> EXERCISE TASK:
List every line below that contains the word "farther", copying each one in full.

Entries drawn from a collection
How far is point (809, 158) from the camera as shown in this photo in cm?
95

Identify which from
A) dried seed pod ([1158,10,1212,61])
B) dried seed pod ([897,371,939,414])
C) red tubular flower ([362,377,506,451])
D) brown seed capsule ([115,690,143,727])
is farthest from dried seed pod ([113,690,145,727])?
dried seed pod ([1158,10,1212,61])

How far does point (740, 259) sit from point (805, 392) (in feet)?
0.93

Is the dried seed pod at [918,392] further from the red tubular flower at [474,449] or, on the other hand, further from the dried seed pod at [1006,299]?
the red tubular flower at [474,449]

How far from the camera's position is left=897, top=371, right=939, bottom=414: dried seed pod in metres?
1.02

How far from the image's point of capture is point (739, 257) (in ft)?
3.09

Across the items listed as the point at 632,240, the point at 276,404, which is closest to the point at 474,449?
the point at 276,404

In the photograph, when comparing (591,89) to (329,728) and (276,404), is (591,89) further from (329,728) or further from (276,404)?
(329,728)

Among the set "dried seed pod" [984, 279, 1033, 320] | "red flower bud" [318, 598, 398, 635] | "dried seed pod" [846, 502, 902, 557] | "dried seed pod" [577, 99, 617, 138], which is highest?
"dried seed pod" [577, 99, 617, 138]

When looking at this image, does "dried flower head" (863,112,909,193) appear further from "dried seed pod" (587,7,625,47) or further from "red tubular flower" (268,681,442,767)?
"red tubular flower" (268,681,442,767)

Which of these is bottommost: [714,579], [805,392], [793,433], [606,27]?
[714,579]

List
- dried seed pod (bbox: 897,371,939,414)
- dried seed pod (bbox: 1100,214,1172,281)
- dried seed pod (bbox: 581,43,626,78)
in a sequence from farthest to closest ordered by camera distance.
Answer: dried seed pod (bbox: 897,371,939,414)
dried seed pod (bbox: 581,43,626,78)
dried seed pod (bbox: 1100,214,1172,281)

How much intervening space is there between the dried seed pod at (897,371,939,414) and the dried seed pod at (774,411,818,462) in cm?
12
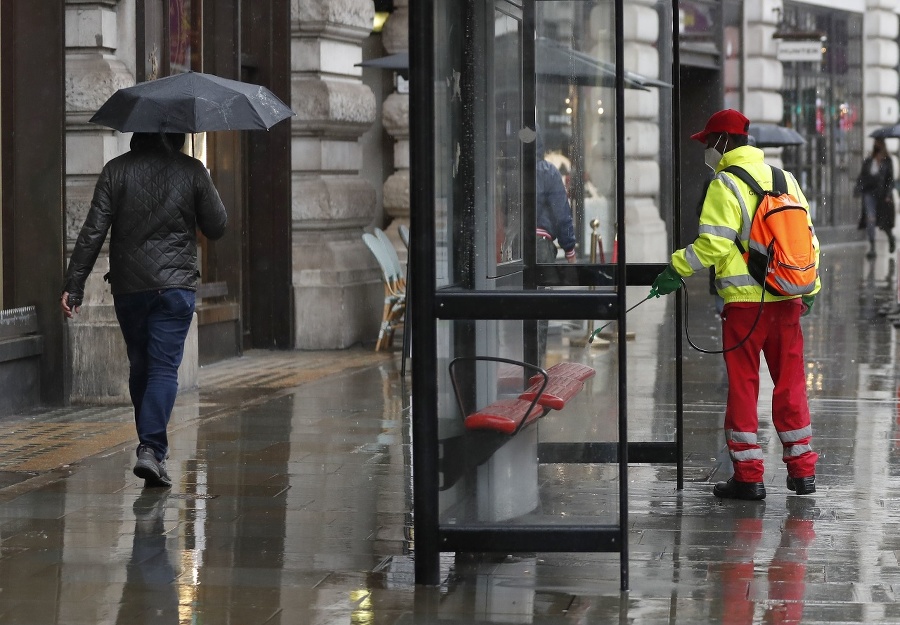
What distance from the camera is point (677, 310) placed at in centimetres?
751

...

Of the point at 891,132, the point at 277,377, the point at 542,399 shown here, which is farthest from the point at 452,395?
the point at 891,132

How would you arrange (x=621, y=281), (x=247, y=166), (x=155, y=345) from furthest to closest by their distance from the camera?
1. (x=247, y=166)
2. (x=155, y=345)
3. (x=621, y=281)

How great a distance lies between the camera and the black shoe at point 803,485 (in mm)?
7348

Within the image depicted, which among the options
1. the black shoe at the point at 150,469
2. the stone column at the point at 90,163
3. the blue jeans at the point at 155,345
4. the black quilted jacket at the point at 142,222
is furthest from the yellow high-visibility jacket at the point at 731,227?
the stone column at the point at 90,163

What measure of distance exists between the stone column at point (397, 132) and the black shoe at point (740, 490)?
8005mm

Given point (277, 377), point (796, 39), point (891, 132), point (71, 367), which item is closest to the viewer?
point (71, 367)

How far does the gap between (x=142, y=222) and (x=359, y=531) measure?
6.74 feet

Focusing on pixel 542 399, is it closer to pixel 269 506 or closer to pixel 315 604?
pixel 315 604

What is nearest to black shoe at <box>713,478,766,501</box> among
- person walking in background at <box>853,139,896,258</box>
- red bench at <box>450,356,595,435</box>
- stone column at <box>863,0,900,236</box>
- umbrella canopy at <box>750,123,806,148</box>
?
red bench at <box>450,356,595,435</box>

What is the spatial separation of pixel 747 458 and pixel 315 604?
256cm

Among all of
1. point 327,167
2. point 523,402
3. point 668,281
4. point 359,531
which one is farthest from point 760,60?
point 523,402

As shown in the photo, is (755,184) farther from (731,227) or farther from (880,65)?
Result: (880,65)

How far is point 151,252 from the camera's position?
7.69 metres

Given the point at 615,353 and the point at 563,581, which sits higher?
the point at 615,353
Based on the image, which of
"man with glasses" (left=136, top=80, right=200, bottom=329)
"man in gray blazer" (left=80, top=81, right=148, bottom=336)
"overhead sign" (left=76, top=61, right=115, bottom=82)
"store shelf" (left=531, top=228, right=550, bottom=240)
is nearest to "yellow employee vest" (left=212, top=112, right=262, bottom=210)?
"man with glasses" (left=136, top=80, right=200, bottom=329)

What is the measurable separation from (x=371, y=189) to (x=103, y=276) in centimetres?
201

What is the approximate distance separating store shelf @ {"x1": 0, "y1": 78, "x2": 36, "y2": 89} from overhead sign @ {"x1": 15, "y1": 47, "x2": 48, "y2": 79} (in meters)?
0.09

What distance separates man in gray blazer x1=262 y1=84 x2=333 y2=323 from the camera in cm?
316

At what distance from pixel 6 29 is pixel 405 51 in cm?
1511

==

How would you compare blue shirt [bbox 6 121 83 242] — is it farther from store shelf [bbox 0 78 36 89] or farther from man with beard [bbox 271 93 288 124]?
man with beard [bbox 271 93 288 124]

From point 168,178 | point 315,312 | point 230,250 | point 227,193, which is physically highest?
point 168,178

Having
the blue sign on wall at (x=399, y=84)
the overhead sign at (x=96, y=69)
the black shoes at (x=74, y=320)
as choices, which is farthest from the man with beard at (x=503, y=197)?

> THE RESULT:
As shown in the photo, is (755,184) farther from (731,227) or farther from (880,65)?
How would you compare blue shirt [bbox 6 121 83 242] — is it farther from store shelf [bbox 0 78 36 89] or farther from man with beard [bbox 271 93 288 124]?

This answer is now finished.